In the Bellotti case, Powell transformed his memorandum into constitutional doctrine. The issue was whether corporations could make political expenditures to promote or oppose ballot measure campaigns. Writing for the Court, Powell rejected the dissenting justices’ complaint that the Court was extending to corporations broad free speech rights. Powell wrote that the issue was not whether corporations had free speech rights but whether the content of the corporations’ speech was political. If so, Powell explained, then the speech was protected regardless of who the speaker was. 

The Bellotti ruling was limited; it only applied to ballot measure campaigns and, in a footnote, Powell suggested that campaigns for candidates were different. As a result, campaign finance laws restricting corporations from spending to elect officials remained good law. But Powell’s underlying approach to the First Amendment—that it protected the content of speech regardless of the speaker’s identity—would eventually overwhelm Bellotti’s limitations.

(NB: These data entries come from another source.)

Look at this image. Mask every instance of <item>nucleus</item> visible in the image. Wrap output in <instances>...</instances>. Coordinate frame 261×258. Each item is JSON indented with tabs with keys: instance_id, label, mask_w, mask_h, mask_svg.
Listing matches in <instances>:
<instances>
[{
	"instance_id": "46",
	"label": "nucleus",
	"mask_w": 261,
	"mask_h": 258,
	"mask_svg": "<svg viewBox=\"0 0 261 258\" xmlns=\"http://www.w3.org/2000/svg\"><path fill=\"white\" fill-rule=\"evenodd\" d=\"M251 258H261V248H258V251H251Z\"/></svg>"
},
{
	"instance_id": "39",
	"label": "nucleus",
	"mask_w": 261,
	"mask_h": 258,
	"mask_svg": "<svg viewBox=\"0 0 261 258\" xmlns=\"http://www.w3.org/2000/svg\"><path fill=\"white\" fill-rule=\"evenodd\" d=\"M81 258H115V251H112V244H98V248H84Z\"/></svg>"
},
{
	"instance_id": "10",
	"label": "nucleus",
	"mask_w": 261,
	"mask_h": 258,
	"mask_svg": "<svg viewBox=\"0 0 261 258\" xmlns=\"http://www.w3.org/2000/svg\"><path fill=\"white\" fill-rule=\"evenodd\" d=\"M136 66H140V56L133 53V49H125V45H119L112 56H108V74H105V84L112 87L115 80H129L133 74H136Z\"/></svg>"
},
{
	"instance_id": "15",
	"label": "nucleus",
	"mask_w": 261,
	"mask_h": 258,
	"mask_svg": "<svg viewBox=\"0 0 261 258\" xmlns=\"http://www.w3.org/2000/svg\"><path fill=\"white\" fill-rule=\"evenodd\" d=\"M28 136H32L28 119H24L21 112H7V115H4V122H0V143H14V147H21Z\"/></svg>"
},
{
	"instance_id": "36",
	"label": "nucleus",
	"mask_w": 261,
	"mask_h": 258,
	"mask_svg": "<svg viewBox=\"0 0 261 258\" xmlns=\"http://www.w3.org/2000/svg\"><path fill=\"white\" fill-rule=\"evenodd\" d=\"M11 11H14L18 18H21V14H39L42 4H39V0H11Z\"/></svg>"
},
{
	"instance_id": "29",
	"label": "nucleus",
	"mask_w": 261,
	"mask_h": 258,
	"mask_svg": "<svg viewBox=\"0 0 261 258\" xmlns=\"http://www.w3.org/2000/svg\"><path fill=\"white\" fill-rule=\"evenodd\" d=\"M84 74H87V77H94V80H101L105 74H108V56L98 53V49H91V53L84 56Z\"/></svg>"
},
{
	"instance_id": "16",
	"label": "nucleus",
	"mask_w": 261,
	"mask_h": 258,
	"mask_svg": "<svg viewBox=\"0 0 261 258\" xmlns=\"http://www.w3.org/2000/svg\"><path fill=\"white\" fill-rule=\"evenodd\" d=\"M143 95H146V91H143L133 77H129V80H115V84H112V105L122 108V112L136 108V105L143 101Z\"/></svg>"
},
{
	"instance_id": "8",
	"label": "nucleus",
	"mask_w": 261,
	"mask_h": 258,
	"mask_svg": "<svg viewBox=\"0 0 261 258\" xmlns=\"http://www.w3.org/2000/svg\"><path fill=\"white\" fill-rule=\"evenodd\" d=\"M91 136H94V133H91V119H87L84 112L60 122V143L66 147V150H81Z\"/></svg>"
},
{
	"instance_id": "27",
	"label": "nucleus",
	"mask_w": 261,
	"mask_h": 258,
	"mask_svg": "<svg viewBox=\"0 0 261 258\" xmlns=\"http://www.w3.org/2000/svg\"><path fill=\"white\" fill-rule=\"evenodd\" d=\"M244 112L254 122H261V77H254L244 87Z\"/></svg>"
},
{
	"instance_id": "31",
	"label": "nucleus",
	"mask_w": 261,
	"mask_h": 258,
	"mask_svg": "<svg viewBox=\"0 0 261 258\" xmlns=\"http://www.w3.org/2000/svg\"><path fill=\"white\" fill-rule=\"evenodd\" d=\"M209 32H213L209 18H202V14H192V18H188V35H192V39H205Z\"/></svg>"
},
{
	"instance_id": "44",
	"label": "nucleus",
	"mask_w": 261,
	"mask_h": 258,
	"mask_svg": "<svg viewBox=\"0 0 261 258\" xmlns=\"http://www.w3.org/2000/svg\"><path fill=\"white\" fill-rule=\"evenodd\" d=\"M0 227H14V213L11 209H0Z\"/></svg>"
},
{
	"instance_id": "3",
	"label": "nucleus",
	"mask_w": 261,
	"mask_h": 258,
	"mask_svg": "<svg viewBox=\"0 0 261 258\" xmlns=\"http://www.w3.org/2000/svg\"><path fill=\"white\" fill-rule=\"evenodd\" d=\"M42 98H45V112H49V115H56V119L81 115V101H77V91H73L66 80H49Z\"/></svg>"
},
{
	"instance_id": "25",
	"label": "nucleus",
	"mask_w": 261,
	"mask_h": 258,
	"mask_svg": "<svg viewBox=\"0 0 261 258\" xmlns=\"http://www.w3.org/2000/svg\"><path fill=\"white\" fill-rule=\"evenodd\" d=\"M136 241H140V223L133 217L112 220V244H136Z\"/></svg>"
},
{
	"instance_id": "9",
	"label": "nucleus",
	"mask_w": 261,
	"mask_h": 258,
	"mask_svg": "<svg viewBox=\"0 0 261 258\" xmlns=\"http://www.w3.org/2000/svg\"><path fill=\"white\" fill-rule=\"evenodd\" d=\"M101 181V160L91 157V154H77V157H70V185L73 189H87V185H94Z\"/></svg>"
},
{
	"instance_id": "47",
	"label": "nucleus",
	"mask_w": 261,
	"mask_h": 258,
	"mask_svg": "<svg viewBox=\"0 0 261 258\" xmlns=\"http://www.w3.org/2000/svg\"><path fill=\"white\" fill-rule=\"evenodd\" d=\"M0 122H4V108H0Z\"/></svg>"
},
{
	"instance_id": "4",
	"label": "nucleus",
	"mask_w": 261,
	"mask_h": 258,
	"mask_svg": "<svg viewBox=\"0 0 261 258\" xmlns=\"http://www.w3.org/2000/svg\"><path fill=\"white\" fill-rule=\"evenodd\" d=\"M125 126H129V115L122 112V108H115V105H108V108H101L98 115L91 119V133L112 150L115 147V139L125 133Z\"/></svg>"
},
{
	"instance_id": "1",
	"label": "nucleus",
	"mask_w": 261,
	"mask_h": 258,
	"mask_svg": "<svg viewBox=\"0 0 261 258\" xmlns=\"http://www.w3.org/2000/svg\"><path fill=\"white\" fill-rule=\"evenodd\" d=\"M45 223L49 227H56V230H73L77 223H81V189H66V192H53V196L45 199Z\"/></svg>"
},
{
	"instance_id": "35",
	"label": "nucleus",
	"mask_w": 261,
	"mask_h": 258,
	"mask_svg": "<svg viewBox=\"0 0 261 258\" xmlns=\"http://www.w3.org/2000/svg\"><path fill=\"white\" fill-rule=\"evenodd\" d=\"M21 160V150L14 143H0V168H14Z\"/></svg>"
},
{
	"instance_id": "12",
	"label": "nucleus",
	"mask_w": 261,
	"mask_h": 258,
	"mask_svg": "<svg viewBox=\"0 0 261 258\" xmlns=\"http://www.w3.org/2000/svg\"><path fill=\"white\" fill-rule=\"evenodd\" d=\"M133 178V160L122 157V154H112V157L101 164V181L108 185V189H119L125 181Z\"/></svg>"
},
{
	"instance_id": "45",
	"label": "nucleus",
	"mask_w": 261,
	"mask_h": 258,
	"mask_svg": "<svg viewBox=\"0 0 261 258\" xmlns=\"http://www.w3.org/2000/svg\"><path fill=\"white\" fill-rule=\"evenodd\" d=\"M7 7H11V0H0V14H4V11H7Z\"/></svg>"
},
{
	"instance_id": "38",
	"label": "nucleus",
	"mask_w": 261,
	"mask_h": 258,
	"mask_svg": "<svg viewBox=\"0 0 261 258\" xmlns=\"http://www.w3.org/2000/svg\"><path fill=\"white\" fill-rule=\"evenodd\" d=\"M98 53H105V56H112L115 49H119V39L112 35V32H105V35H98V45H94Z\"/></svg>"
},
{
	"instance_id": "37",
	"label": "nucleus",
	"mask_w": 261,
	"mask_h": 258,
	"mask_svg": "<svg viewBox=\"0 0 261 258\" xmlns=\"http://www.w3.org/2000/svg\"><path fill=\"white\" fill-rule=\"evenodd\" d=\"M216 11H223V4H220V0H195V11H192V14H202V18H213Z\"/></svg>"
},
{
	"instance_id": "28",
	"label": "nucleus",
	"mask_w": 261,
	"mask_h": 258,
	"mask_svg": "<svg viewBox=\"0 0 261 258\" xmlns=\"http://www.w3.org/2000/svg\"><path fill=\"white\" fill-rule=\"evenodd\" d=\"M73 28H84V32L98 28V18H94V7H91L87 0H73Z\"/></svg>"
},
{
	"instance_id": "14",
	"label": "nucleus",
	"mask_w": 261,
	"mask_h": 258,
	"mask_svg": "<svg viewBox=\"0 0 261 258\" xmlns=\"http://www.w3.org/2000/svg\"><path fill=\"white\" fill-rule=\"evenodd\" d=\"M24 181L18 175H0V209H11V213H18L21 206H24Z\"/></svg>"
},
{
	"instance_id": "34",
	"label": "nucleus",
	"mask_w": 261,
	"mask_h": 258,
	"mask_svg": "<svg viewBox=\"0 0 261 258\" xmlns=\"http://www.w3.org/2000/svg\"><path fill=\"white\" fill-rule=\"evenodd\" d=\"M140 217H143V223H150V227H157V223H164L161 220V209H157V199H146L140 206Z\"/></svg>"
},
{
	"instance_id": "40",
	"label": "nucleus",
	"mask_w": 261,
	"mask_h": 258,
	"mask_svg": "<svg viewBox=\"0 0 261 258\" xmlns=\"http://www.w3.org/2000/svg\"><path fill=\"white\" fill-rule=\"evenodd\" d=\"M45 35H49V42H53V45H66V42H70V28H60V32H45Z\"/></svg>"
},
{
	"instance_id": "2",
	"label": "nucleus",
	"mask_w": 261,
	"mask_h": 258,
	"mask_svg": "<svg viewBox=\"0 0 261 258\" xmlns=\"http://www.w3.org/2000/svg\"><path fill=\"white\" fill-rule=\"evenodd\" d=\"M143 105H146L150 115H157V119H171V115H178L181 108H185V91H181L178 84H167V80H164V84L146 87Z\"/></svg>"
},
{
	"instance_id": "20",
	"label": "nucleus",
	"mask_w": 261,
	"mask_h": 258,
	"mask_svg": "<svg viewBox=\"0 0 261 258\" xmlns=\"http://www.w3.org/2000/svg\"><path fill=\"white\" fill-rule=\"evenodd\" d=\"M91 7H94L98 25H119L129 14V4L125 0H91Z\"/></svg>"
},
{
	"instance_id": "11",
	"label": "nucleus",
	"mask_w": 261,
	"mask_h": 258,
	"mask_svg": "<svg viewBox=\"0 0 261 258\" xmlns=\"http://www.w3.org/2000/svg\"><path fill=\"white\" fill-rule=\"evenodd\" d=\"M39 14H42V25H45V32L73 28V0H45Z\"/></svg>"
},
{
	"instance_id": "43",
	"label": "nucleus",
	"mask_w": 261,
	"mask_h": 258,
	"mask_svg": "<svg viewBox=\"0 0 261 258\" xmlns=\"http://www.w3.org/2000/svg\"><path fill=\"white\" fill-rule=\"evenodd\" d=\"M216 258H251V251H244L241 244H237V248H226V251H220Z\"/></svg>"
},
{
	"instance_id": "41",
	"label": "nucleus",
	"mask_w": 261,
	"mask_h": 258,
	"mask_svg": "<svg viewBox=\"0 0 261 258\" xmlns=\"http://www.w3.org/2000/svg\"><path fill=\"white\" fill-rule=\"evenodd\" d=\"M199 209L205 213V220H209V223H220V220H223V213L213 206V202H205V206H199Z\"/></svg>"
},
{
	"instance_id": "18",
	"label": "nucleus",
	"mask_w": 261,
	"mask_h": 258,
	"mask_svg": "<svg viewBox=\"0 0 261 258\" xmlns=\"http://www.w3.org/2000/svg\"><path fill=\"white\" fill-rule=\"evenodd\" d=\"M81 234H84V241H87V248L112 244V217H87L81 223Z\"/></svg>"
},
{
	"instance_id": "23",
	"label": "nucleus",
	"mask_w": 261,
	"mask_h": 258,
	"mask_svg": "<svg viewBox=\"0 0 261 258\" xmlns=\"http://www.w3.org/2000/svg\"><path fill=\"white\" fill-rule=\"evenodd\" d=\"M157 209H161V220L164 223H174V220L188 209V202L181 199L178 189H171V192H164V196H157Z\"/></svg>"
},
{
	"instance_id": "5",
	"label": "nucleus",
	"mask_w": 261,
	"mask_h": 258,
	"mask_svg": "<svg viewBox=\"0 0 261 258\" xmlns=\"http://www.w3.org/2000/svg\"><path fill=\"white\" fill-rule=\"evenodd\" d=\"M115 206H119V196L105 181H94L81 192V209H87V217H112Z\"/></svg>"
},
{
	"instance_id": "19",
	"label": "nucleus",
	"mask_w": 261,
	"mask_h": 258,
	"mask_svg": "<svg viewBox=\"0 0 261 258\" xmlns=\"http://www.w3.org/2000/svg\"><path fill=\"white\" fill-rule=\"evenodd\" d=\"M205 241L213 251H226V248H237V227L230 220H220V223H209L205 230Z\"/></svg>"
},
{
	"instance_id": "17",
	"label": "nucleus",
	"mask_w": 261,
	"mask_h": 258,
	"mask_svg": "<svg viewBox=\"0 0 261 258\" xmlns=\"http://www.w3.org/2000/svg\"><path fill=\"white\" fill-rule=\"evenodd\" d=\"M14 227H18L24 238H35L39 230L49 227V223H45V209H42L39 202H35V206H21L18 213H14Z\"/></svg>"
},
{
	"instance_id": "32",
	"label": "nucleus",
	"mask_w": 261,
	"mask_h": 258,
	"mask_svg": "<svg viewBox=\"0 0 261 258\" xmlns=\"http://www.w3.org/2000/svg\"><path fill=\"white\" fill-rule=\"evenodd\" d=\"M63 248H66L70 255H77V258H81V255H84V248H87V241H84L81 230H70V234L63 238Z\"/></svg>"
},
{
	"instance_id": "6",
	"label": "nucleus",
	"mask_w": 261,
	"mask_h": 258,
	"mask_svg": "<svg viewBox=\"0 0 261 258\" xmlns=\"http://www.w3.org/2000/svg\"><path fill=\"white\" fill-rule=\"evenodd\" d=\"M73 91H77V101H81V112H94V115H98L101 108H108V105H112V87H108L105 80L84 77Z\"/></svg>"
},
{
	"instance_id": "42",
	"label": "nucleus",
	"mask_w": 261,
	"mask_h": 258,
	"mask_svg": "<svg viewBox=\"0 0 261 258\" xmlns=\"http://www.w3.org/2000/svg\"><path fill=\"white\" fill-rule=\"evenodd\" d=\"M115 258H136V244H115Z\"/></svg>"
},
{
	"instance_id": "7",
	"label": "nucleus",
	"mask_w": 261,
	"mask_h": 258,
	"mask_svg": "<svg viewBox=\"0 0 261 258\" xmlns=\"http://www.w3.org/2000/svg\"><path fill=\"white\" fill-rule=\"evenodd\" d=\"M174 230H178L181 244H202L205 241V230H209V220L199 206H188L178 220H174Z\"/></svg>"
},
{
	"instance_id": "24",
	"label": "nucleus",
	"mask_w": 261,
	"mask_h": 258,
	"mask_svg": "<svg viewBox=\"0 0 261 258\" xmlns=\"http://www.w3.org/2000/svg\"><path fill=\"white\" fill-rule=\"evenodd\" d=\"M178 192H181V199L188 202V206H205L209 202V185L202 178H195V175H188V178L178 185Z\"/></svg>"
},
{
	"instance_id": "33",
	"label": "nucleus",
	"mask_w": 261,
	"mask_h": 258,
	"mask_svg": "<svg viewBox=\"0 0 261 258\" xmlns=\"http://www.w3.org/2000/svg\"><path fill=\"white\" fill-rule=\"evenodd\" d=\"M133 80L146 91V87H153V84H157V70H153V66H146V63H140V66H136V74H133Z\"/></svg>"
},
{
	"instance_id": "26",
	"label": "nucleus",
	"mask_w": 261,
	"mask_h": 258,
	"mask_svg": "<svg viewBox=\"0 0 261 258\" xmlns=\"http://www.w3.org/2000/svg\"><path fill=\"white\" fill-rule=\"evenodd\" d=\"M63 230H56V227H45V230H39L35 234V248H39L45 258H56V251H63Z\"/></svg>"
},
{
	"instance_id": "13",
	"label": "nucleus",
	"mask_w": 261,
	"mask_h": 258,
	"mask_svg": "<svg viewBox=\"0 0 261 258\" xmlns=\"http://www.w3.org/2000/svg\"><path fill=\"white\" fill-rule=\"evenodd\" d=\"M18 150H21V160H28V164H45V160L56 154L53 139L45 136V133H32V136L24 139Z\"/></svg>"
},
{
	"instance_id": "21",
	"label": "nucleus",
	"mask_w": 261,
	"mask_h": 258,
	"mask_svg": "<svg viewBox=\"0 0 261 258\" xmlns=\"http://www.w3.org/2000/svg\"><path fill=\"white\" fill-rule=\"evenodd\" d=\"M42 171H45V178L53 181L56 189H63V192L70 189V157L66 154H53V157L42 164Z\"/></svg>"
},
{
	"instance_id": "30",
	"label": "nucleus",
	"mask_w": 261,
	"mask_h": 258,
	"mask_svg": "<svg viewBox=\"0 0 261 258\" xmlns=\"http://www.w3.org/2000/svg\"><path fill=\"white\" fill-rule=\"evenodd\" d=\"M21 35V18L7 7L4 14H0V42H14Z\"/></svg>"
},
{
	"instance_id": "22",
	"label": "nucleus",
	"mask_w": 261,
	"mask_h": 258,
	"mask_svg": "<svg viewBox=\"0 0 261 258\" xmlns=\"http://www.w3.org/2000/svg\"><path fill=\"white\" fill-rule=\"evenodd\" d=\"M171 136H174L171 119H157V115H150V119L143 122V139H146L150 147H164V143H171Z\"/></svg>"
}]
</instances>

Perhaps surprising in light of the rhetoric of Citizens United’s critics, the Court in that case never said that corporations are people. Instead, the Court’s opinion echoed Powell’s principle that the identity of the speaker is irrelevant under the First Amendment. “Political speech is indispensable to decision-making in a democracy and this is no less true because the speech comes from a corporation rather than an individual.” It was a far cry from the courts of a century ago. To promote democratic self-government, government could not limit corporate influence in elections.

So long as the Supreme Court adheres to the view that corporate speech is no different than any other speech, any reform designed to limit the voice of corporations in the electoral process is vulnerable. There is every reason to suspect that each of the three Trump justices would affirm— if not expand—Citizens United. As a result, new campaign finance restrictions on corporations are likely to be struck down. Special rules for corporate political spending (such as shareholder consent requirements) may not be sufficiently neutral if only political speech is burdened. A constitutional amendment, of course, avoids the Supreme Court but faces daunting hurdles to ratification. 

Mobilizing for a constitutional amendment or other legislation can, nonetheless, be useful for building political momentum for the cause of reform. The Supreme Court is not destined to be pro-corporate forever, so the job of reformers now is to formulate the arguments, do the research, and create a broader understanding of what they view as the proper role of corporations in society. And reformers should take a lesson from the corporations: constitutional revolutions are possible but may take centuries of persistent effort.